---------- Provided passage
# Brilliant Inequality Contest - Season 2

Welcome all to Season 2 of the Brilliant Inequality Contest. Like the Brilliant Integration Contest, the aim of the Inequality Contest is to improve skills and techniques often used in Olympiad-style Inequality problems. But above all, the main reason is so we can have fun.

Anyone is allowed to participate, as long as they adhere to the following rules.

1. I will post the first problem. If someone solves it, he or she can post a solution and then must post a new problem.

2. A solution must be posted below the thread of the problem. Then, the solver must post a new problem as a separate thread.

3. Please make a substantial comment. Spam or unrelated comments will be deleted. (To help me out, try to delete your comments within an hour of when you posted them if they are not the solutions.)

4. Make sure you know how to solve your own problem before posting it, in case no one else is able to solve it within 48 hours. Then, you must post the solution and you have the right to post a new problem.

5. If the one who solves the last problem does not post a new problem in 24 hours, the creator of the previous problem has the right to post another problem.

6. The scope of the problems is Olympiad-style inequalities, but non-standard inequalities are also allowed, (due to increasing number of non-standard inequalities found in olympiads)

7. You are not allowed to post problems requiring calculus in the solutions (use of differentiation to prove a curve is concave or convex is allowed).
--------------------
- [Work item]:
Answer the following from the Inequality Contest post.
1. If no one else solves a posted problem, within how many hours must that happen before its creator must post the solution?
2. How long does the solver of the last problem have to post a new one before the creator of the previous problem may post another?
3. Which use of calculus is permitted in solutions?
---------- Data
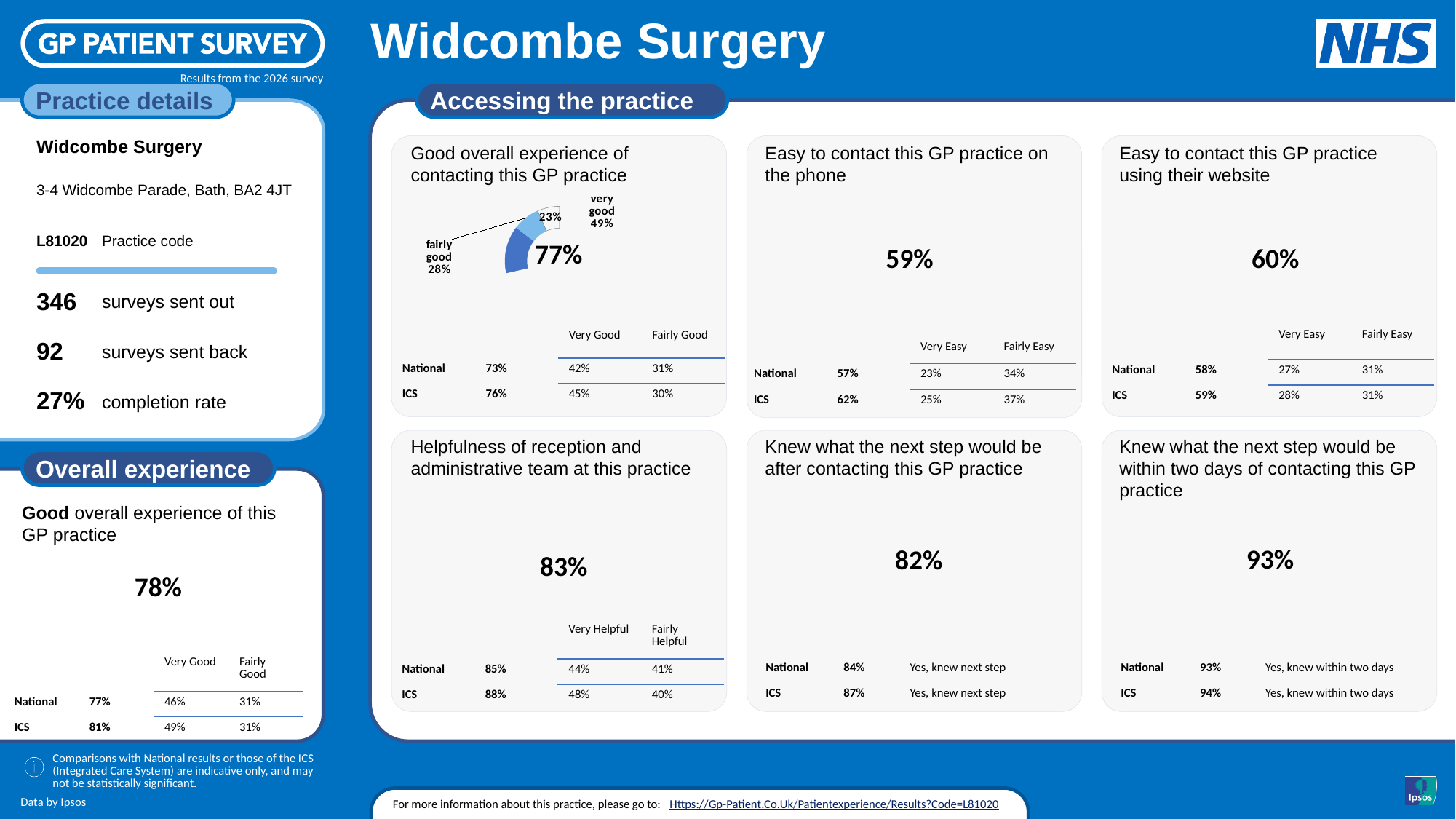
In the 'Good overall experience of contacting this GP practice' chart, is the 'very good' share greater or less than 40%? greater What is the title of the panel containing the pie chart on this slide? Good overall experience of contacting this GP practice What value is printed in the centre of the 'Good overall experience of contacting this GP practice' chart? 77% In the 'Good overall experience of contacting this GP practice' chart, what do the 'very good' and 'fairly good' slices add up to? 77% In the 'Good overall experience of contacting this GP practice' chart, what is the smallest percentage label shown on a slice? 23% In the 'Good overall experience of contacting this GP practice' chart, what percentage is labelled 'fairly good'? 28% What kind of chart is shown in the 'Good overall experience of contacting this GP practice' panel? pie chart How many slices carry a percentage label in the 'Good overall experience of contacting this GP practice' chart? 3 In the 'Good overall experience of contacting this GP practice' chart, which labelled slice is larger: 'very good' or 'fairly good'? very good In the 'Good overall experience of contacting this GP practice' chart, what percentage is labelled 'very good'? 49% In the 'Good overall experience of contacting this GP practice' chart, what is the difference between the 'very good' and 'fairly good' percentages? 21 percentage points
--------------------
- [Reply to the task]:
1. 48 hours.
2. 24 hours.
3. Differentiation to prove that a curve is concave or convex.